**PROBLEMS TO SOLVE:**
1. According to the article on Team GB's Olympic medal target, what is the minimum number of medals UK Sport now wants the team to bring home?
2. Pick up the article about Team GB's Olympic medal target after its final sentence and carry it forward.

TEAM GB has been set a target of winning more medals than ever before at an overseas Olympics following its record 65-medal haul at the 2012 London games, when they finished third in the medal table and bagged 29 golds.

Funding agency UK Sport, who has pumped over €400 million into British sport since then, has reduced its original objective of becoming the first host nation to win “more medals in more sports” at the subsequent Games, set in the rose-tinted aftermath of the London triumph, and is now demanding that the team brings home a minimum of 48 medals.

That would better the total of 47 picked up at the Beijing Games in 2008, and UK Sport’s chief executive, Liz Nicholl, said the revised target does not represent a slimming down of ambition given the original target.

“It was, and still is, our aspiration, 66 is within range, it is within sight. But when we look at the statistics, we know it’s not probable. But it’s still possible if everything goes well,” she said. “Our focus on 48 is because we must all acknowledge that would be a great success for the sporting system. It would be a historic result.

“In London we came together like never before and there was always the risk that once we came through London everything could have dissipated. It was important that we agreed collectively that there was an aspiration to do better.”

She also emphasised the huge upturn in British fortunes since the 1996 Olympics in Atlanta, when the team finished a lowly 36th in the medal table and won just a single gold, prompting the National Lottery to start throwing money at sport.

[Records from a spatial question set]

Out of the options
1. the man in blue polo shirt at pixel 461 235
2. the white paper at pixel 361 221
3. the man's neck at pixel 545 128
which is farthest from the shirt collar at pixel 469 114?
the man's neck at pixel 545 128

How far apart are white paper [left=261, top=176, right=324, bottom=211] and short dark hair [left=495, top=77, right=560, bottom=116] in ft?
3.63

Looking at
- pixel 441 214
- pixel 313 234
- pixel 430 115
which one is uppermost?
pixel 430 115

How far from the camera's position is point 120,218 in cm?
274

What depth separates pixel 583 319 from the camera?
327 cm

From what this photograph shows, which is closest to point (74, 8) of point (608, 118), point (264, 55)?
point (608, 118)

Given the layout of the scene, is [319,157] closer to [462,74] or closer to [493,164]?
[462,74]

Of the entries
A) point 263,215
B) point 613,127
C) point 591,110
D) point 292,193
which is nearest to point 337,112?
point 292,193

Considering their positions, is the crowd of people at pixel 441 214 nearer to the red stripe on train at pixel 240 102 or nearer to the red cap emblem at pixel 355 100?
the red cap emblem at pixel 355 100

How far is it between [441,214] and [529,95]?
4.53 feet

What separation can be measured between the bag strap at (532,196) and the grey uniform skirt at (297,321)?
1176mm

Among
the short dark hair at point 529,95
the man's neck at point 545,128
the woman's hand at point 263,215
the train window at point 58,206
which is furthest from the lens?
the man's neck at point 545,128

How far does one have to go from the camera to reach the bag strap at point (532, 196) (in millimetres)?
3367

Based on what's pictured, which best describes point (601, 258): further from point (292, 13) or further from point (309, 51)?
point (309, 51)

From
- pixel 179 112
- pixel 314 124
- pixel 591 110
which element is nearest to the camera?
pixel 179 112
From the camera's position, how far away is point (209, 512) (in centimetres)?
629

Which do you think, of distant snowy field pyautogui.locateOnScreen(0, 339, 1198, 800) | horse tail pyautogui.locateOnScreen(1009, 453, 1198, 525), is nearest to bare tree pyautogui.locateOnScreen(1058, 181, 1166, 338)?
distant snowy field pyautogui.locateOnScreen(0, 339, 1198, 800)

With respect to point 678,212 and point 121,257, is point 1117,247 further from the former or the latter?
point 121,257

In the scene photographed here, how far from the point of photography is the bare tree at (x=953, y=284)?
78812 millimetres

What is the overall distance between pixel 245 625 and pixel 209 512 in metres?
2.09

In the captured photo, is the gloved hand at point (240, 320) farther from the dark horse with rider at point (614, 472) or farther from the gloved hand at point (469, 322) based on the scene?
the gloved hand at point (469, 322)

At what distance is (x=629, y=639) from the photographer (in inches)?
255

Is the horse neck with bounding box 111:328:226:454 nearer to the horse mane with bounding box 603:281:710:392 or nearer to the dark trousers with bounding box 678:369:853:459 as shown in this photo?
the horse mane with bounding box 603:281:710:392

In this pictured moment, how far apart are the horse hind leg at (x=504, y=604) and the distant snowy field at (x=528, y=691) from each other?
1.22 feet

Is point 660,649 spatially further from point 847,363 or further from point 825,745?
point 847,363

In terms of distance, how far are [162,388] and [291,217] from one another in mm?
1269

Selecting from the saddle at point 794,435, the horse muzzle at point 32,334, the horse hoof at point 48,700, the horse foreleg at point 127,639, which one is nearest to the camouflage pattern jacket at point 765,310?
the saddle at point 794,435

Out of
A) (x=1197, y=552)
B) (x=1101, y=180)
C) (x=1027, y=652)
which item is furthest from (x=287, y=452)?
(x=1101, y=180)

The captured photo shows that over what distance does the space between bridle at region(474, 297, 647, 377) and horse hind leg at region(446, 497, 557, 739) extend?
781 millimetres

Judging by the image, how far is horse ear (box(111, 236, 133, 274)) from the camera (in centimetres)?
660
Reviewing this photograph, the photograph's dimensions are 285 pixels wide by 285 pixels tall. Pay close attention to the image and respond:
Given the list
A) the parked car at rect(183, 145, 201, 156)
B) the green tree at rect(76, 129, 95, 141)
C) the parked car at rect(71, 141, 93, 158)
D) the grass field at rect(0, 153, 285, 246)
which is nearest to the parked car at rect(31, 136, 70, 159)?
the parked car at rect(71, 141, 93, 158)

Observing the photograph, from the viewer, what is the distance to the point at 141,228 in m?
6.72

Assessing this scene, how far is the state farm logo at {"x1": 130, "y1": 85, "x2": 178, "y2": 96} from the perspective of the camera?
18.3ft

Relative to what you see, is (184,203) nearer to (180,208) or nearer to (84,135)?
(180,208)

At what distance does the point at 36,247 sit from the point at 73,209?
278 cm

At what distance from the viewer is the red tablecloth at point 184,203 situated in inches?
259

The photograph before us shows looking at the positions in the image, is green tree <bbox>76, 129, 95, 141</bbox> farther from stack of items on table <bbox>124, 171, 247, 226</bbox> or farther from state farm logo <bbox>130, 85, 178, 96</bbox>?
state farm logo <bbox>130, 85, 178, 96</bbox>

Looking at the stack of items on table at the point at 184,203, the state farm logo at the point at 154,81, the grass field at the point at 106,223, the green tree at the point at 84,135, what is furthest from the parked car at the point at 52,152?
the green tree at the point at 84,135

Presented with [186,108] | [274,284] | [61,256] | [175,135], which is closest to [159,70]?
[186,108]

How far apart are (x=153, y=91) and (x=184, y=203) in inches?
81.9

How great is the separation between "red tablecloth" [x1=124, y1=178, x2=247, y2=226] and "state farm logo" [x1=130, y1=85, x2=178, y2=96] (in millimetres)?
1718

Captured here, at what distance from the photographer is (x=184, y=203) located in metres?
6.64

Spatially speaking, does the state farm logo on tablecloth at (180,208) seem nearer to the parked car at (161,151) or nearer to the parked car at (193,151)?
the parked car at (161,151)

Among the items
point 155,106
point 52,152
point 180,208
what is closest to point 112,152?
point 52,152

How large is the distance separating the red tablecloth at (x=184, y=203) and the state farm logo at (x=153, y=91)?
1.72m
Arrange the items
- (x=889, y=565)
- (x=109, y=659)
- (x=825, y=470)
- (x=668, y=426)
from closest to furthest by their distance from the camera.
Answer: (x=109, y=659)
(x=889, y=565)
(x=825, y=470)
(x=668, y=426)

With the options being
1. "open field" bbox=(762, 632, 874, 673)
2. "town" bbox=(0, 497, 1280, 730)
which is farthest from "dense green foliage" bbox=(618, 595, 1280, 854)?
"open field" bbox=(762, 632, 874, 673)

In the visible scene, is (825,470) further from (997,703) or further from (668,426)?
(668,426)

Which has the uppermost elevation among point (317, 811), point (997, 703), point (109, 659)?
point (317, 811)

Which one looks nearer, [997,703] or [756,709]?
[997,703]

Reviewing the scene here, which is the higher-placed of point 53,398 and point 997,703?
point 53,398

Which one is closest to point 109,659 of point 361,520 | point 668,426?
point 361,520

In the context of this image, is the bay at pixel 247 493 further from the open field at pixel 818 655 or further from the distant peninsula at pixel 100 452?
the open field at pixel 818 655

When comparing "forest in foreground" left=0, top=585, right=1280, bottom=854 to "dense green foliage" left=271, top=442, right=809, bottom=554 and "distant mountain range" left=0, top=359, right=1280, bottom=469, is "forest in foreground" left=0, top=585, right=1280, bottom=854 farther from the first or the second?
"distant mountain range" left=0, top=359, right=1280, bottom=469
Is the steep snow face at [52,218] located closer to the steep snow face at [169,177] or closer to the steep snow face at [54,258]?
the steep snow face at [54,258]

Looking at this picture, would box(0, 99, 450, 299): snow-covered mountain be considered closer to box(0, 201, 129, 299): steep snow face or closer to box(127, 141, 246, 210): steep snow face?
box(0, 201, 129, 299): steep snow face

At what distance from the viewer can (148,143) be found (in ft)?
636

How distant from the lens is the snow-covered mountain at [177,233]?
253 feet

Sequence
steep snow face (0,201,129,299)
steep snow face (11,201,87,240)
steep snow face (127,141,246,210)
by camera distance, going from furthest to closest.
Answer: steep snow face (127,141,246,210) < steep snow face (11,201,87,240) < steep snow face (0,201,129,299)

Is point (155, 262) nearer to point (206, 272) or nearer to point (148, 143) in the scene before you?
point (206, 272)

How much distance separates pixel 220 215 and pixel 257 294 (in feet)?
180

**THE RESULTS:**
1. 48 medals.

2.
Nicholl, British Olympic Association chief executive, Bill Sweeney, and UK Sport chairman, Rod Carr, believe that Olympic success would help unite the country following the poisonous Brexit campaign, with all three citing the positive media reaction to Andy Murray’s Wimbledon win and conveniently forgetting that the modern UK media appears to be more concerned with social control than being a voice for the people.

“It definitely makes a difference. Sport transcends boundaries. You saw the day after Andy Murray’s win, there were a number of headlines in the press about ‘Good news for a change’, and ‘this helps to unite the nation’,” chuntered Sweeney.

Carr was equally unwavering as he continued the ‘sure as eggs is eggs’ rhetoric, as he said: “I have no doubt whatsoever that when British athletes win in Rio it will have a major uniting force for the nation as a whole.”

Within the ‘target range’ of 47 to 79 medals, track-and-field athletes are expected to win seven medals, while the cycling team has been asked for eight despite a string of controversies and the recent departure of performance director Shane Sutton disrupting the buildup to Rio.

The Paralympic team has been set an extremely challenging total of 121 medals, which would outstrip their London performance.